● Data section
┌──

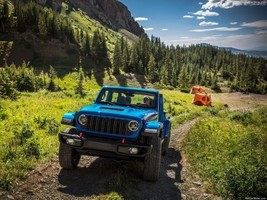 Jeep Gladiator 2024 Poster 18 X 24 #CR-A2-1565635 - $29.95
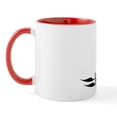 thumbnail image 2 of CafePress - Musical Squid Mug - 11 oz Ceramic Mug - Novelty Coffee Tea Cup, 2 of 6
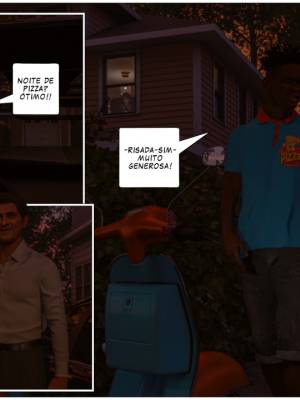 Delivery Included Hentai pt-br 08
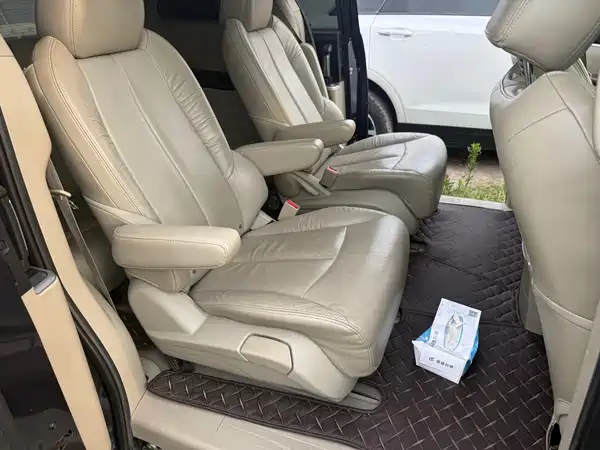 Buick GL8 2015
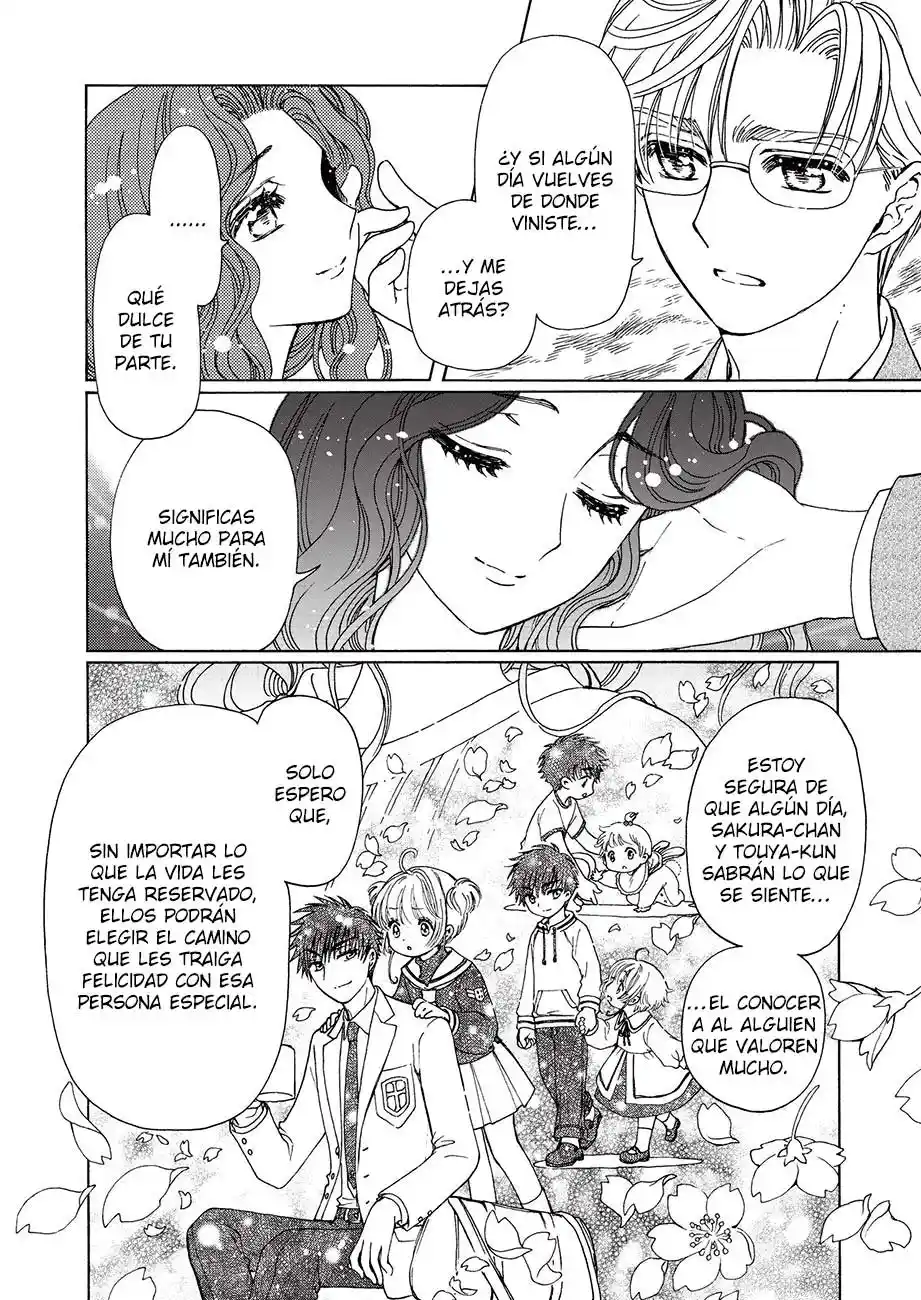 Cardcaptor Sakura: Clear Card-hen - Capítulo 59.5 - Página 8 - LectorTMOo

└──

● Goal of the exercise
Pictures stay out; everything else in the records above gets copied exactly.

● Expected answer
 Jeep Gladiator 2024 Poster 18 X 24 #CR-A2-1565635 - $29.95
 thumbnail image 2 of CafePress - Musical Squid Mug - 11 oz Ceramic Mug - Novelty Coffee Tea Cup, 2 of 6
 Delivery Included Hentai pt-br 08
 Buick GL8 2015
 Cardcaptor Sakura: Clear Card-hen - Capítulo 59.5 - Página 8 - LectorTMOo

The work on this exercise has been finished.